— Problem requirements —
Write again exactly the lines in the listing below, starting at the line with "Gant Cap Black" and ending at the line with "img - for Music", both included. Pictures are not copied.

— Data supplied —
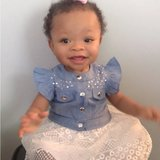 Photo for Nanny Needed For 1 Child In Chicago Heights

* * *

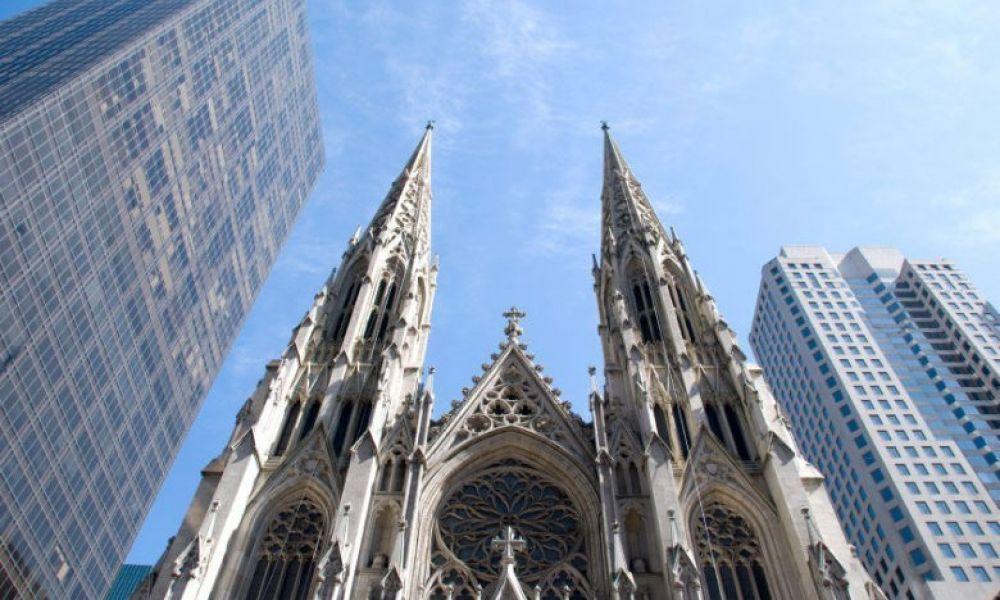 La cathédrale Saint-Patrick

---

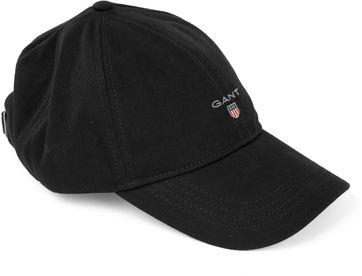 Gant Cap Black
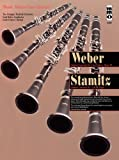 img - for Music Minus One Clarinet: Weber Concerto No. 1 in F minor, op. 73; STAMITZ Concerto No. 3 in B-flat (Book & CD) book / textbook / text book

— Output of the exercise —
 Gant Cap Black
 img - for Music Minus One Clarinet: Weber Concerto No. 1 in F minor, op. 73; STAMITZ Concerto No. 3 in B-flat (Book & CD) book / textbook / text book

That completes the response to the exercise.